— BEGIN Quoted passage —

SCHOLARLY MEMOIR An Un-"Professional" Practice

Margaret Willard-Traub

The figure of the solitary thinker comprises a most powerful and enduring representation of scholarly life. This is the figure of the autonomous scholar-teacher, whose intellectual sovereignty and productivity, both in and out of the classroom, seemingly rests as much if not more upon untold hours of secluded reading and writing as it does upon building relationships with others-even those others who eventually may comprise important audiences for the scholar's writing and teaching.

Those of us whose experiences inside the institution readily challenge the usefulness of unqualified autonomy as an ideal, simultaneously recognize its appeal. Despite (or, ironically, perhaps sometimes because of) influences such as the political and bureaucratic constraints on scholarship and teaching that scholars like Michael Brub, Cary Nelson, and Richard E. Miller have explored; feminist theories and practices examining the role of the 'personal' in professional work; widely accepted educational approaches stressing collaboration and dialogue in learning and teaching; and seemingly daily calls in the media for scholar-teachers to communicate rationales for their work with the public more often and in ways deemed more "accountable," the ideal of the autonomous scholar-teacher, much of whose most important labor occurs outside of collaborative (or competitive) relationships, continues to circulate as a symbol of professional success.

— END Quoted passage —
— BEGIN Material to process —

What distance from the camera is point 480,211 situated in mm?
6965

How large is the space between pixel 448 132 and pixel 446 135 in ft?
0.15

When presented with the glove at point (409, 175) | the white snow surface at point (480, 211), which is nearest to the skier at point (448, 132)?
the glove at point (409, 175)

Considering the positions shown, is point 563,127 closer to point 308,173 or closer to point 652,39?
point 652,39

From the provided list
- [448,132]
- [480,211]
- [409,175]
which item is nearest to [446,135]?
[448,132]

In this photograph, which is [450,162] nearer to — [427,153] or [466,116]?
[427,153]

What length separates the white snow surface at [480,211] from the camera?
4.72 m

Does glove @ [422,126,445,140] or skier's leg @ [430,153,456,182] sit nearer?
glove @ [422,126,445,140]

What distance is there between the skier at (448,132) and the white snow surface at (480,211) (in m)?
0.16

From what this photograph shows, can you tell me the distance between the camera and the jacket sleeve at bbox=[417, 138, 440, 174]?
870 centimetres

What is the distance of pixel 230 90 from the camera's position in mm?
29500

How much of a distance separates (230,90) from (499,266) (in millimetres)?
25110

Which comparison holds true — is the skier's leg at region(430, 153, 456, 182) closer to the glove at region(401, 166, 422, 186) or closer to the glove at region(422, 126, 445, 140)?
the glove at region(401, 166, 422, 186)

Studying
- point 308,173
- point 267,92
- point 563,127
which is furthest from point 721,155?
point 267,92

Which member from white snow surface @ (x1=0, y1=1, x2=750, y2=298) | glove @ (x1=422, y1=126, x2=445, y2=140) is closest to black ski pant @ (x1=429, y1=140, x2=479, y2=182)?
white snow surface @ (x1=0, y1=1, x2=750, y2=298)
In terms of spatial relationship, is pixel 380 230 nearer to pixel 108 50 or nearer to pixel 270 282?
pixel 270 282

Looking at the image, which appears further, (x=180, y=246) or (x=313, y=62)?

— END Material to process —

Problems and tasks
[A] In the records, swap "nearer" for "closer" in everything from the line containing "In terms of" down to the end of the records, leaving all else as it is.
[B] Extend the essay on scholarly memoir from the point where it stops.
The text and the records have nothing to do with each other.

Written responses
[A]
In terms of spatial relationship, is pixel 380 230 closer to pixel 108 50 or closer to pixel 270 282?
pixel 270 282

Looking at the image, which appears further, (x=180, y=246) or (x=313, y=62)?

[B]
This ideal of autonomy endures perhaps because the vision of relative (if not absolute) autonomy provides academics with what Richard E. Miller would call a "felt sense of distinction" (26); perhaps it endures as well because it comprises, at least for some, part of a legacy and a link to a common, professional past. In any case, at the very least such an ideal operates within the institution like other "subterranean text(s)" (e.g., the text which Linda Brodkey argues leads composition to "abet middle-class illusions of meritocracy" [234]) that "insinuate rather than argue (their) claims" (215). That such an ideal figures strongly in others' and our own perceptions of the profession is evidenced, for example, by the frequency with which "autonomy" is cited by tenured faculty members as one reason for high satisfaction in their jobs (Schneider par. 8).

This text of scholarly autonomy also is powerfully sustained by traditional forms of academic writing that privilege a stance of 'objectivity,' and the development of argument that ostensibly stands outside the shaping influences of social or rhetorical conditions (Gee 63). Such writing follows what both David Olson and James Gee have called an "autonomous model of literacy"-a set of conventions traditionally privileging a writer's explication of logical connections between ideas, while neglecting (or at least de-emphasizing) an examination of the relationship between a writer's subject position and those ideas, or his or her relationships to various audiences.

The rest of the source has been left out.